### [Task 1]
In the passage on splint therapy for the jaw joint, what change in MMO was reported for the CSS splint therapy group?
### [Task 2]
Give again, word for word, the stretch of the splint therapy passage from "No statistically significant" through "splint is better.".
### [Task 3]
Proceed with the splint therapy passage, writing on from its final sentence.

No statistically significant difference seen between the groups before and after the intervention showed that the baseline characteristics were comparable in pre- and post-treatment phases. Statistically significant difference in TMJ clicking or noise at 10-week visit and in TMJ tenderness on palpation at 2-week visit could be due to patients responding differently to a given type of splint therapy which will help in proving which type of splint is better.
According to Stiesch-Scholz et al. (active jaw opening increased by a mean of 8.05 mm in stabilization splint therapy group patients versus 8.26 mm in pivot splint group), success of therapy was found independent of splint design and no significant difference was seen between two splint therapy groups they used in anterior disc displacement without reduction patients. In the current study, change in MMO was 4.4 mm for ARA, 5.3 mm for CSS, and 3.7 mm for SS splint therapy group. Other possible reason for no significant difference between groups could be small sample size. Efficacy may also be affected by psychological effects such as an increase in the cognitive awareness for oral habits, a placebo effect, and spontaneous remission of symptoms.
Comfortable mouth opening
The CSS group patients showed earliest and consistent significant improvement, whereas SS group showed delayed improvement only after 6 weeks. Sato et al. found that CSS group was 13% more successful than the natural course control group, and Minakuchi et al. also found surmountable improvement of mouth opening in CSS group. A study by Suvinen and Reade showed 7.4 mm betterment in mouth opening after therapy. Splint therapy in the present study similarly would have led to decreased TMJ pain and tenderness, thus increasing mouth opening.

### [Information provided]
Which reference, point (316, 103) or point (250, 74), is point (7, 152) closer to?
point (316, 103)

### [Answer section 1]
5.3 mm

### [Answer section 2]
No statistically significant difference seen between the groups before and after the intervention showed that the baseline characteristics were comparable in pre- and post-treatment phases. Statistically significant difference in TMJ clicking or noise at 10-week visit and in TMJ tenderness on palpation at 2-week visit could be due to patients responding differently to a given type of splint therapy which will help in proving which type of splint is better.

### [Answer section 3]
Maximum mouth opening
The ARA group patients showed a significant improvement at the earliest within 1 week. CSS group patients started showing a significant improvement from 2 to 6 weeks and continued to show improvement till 10th week, whereas SS group showed delayed significant improvement only after 6 weeks. A study using SS by Elhayes and Hassanien showed decreased TMJ and muscular pain and tenderness, apparently allowing an increase in MMO. Block et al. also showed complete or almost complete abatement of symptoms in 74% patients after 6 weeks of SS therapy.
Visual analog scale pain score
For pain score, best treatment response was seen with CSS group. Ekberg et al. showed a successful significant decrease in the severity of arthrogenous TMJ pain using VAS over 10 weeks in the CSS splint group versus placebo splint. Raphael et al. found that SSs had reduced the VAS scores and the number of painful muscles in 6 weeks for MPDS patients similar to the SS group patients who started showing a significant improvement from 2- to 6-week visit.
Total energy integral right and left temporomandibular joint
For TE value of right TMJ, ARA group patients showed an earliest significant decrease in energy values and SS group patients showed delayed response, whereas CSS group patients continued to show a significant increase. For TE value of left TMJ, ARA group patients showed an earliest significant decrease in energy values, CSS also showed a significant response at the same time, but it continued to show a significant increase till 10 weeks, and SS group patients showed delayed response. Mazzeto et al. also obtained positive results in short-term assessment of TE value of right and left TMJs using ARA in anterior DDR patients and stabilizing splint in articular disc derangement patients. They concluded that stabilizing splints had satisfactorily reduced the total sound energies, but the use of ARA for no more than 4 weeks produced better results. Garcia et al. also deduced that decrease in joint vibrations was due to the reduction of displaced disc by interocclusal mandibular advancement device. In the present study also, the mean values of vibratory intensities decreased, probably due to increased separation between the dental arches by ARA, which could have caused a forward rotation of condyle favoring disc recapture partially or allowing a softer movement.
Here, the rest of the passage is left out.